OptParam and QEMParam

OptParam or QEMParam(init, trans=None, ignore_platenames=(), name=None)

OptParam and QEMParam specify a parameter to be learned (e.g. using VI or QEM).

They don’t know the eventual size of the parameter, as they don’t know the platesizes. The actual parameter gets initialized when the Plate is wrapped in a BoundPlate, as that’s when the platesizes become known. Instead, OptParam or QEMParam just knows the initial value.

Arguments:

init (float or Tensor):: Initial value of the parameter. Usually, this would be a float. If you wanted to specify e.g. the mean of a MultivariateNormal, you’d use a torch.Tensor. But this would always be a plain tensor, never named.

Keyword Arguments:

trans (function) (only OptParam):: Transformation to be applied to the parameter before use. This is most useful for e.g. the scale of a Gaussian, which must be postive. But you can’t guarantee that the optimizer will keep the parameter positive. So instead, you apply a transformation, such as exponentiation, which maps any number on the real line to something positive. Note that the init is the initial value _before_ the transformation.
ignore_platenames (iterable):: By default, we create a parameter with all appropriate platenames. Such parameters could be quite large, and this could be inappropriate if we want to set up parameter on the prior, P. So if you want to skip any parameters, you’d include them in here.
name (str):: By default, the parameter is named <variable name>_<distribution argument name>. So in the example above, we’d end up with two parameters, named a_loc and a_scale.
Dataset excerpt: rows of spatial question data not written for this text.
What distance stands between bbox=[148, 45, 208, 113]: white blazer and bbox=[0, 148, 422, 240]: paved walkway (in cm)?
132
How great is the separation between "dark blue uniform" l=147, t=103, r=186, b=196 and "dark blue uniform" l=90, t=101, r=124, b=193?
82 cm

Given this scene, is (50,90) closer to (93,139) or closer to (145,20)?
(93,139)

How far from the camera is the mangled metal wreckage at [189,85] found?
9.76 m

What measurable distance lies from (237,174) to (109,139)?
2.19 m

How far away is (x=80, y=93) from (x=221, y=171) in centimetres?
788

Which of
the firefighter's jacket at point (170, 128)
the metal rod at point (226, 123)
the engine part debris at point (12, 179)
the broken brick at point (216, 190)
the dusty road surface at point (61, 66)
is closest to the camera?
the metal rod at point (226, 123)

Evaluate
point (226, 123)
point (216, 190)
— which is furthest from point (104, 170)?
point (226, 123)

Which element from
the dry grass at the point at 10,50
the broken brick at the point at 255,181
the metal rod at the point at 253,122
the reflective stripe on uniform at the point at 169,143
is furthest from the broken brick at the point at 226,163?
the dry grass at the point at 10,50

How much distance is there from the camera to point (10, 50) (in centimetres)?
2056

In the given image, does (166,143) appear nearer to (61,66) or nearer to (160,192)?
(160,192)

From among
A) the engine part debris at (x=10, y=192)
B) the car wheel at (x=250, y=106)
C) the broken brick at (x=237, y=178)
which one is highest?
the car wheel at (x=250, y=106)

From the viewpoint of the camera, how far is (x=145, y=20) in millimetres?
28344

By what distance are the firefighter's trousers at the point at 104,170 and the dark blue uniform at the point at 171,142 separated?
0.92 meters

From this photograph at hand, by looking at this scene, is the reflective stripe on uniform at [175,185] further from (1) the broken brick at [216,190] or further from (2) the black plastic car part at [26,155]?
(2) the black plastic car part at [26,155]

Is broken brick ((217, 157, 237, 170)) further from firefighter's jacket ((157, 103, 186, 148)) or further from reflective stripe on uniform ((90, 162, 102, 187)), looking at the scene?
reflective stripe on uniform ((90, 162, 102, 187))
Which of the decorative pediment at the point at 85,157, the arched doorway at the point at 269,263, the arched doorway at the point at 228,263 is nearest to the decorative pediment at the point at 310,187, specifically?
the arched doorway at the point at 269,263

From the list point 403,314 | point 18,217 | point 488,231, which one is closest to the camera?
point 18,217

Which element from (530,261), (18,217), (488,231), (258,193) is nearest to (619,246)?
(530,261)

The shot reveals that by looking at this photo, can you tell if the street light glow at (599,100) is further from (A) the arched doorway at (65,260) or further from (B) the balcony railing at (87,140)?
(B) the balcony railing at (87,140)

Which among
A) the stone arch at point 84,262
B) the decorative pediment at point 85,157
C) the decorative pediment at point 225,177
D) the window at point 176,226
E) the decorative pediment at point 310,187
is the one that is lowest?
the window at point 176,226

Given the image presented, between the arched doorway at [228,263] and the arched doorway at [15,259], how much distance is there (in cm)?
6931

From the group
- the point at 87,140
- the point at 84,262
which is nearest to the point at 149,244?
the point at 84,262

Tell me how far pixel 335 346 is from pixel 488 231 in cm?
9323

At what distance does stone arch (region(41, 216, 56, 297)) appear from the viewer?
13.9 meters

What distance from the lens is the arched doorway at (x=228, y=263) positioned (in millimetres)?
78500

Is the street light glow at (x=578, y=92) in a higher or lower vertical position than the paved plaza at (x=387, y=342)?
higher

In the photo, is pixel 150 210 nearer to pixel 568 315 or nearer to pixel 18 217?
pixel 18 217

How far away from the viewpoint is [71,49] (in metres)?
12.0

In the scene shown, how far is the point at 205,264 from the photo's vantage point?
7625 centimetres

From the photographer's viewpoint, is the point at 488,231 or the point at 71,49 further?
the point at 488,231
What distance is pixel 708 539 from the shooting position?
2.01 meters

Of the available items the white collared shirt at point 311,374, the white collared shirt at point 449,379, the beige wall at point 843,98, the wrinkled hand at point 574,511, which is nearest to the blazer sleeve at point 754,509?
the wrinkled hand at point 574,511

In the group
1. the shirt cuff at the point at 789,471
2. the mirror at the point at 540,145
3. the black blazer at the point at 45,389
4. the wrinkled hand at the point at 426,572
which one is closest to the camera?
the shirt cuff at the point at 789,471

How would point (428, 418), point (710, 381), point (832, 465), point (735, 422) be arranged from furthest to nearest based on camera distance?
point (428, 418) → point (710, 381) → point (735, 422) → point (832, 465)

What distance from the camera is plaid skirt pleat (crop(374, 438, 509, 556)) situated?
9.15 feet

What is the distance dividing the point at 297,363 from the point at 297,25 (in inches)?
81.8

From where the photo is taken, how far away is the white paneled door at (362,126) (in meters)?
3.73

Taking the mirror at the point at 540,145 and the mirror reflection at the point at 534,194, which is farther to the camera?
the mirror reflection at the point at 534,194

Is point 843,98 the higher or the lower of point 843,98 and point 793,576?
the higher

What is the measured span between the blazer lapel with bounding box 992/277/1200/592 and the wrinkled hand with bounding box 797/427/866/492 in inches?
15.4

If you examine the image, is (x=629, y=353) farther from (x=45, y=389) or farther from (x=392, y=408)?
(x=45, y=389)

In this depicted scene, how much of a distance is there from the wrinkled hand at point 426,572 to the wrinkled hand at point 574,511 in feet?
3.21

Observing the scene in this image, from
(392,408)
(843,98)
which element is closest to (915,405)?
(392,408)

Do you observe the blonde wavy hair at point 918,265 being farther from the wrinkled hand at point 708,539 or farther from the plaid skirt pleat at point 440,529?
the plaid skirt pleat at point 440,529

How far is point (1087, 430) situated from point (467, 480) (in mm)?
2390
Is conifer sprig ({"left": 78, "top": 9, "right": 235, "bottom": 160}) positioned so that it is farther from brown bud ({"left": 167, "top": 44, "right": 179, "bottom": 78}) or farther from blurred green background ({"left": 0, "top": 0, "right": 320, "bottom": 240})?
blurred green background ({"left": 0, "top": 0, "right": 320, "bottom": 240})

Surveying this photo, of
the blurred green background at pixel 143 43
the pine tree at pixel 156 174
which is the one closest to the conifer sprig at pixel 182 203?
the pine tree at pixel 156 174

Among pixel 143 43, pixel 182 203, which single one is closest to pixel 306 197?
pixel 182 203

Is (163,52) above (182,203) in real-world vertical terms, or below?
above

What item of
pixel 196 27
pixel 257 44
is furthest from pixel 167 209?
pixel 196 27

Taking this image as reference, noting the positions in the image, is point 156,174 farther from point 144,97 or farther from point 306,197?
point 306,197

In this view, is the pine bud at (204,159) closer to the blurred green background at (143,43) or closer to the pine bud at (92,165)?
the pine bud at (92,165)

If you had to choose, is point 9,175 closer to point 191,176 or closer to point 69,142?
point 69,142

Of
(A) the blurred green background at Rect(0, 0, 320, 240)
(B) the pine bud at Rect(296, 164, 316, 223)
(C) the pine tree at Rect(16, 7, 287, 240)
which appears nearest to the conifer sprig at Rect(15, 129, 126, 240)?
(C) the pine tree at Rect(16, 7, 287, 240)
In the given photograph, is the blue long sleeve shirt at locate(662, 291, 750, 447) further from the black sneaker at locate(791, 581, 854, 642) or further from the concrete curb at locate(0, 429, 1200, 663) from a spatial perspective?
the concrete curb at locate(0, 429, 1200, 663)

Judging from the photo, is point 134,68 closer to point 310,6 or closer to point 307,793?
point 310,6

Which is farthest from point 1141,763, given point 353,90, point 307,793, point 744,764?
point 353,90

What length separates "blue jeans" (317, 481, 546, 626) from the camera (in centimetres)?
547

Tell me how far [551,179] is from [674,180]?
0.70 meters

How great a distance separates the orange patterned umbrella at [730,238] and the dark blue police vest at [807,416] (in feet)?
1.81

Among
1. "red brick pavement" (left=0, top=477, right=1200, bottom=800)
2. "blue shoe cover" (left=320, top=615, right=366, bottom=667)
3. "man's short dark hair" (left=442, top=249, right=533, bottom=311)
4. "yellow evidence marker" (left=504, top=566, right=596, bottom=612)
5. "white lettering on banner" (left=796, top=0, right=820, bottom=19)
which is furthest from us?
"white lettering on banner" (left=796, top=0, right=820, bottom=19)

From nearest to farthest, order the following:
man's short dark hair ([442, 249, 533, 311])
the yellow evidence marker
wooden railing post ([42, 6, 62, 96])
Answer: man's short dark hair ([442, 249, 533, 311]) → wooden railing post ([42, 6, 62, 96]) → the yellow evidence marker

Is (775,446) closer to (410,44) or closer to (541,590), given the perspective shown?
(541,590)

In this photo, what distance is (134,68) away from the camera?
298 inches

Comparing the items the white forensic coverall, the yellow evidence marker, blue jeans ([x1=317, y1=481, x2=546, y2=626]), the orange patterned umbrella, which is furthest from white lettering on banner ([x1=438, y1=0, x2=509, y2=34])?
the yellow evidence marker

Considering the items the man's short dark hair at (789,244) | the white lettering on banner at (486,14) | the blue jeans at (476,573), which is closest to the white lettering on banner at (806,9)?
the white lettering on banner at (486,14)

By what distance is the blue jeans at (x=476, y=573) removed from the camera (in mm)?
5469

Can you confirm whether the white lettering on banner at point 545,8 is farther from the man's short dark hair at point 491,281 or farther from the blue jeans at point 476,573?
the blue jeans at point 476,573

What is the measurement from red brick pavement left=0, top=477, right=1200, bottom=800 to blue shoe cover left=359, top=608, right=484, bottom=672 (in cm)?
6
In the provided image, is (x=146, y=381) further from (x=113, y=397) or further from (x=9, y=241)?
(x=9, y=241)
Note: No transformation kwarg for QEMParam

Parameters learned using QEM don’t need transformations to keep them within required limits, so there is no transformation kwarg.

Note: QEMParam is all-or-non.

When using QEM parameters, you must use QEM parameters for all parameter to a distribution, so the following code won’t work:

P = Plate(
    a = Normal(QEMParam(0.), 1.)
    ...
)

You must instead use:

P = Plate(
    a = Normal(QEMParam(0.), 1.)
    ...
)

Note: Names when optimizing parameters in the prior

When doing Bayesian inference, it is generally preferable to avoid learned parameters in you prior, and instead learn everything. However, sometimes we do want learned parameters in the prior, and Alan allows this. However, there is one gotcha. Namely, that you might want to learn the prior and approximate posterior mean of the random variable a:

P = Plate(
    a = Normal(OptParam(0.), 1.)
    ...
)
Q = Plate(
    a = Normal(OptParam(0.), 1.)
    ...
)

However, this parameter will have the same name (a_loc) in P and Q, which isn’t allowed. So we will need to explicitly specify the name on one of these:

P = Plate(
    a = Normal(OptParam(0., name="a_loc_P"), 1.)
    ...
)
Q = Plate(
    a = Normal(OptParam(0.), 1.)
    ...
)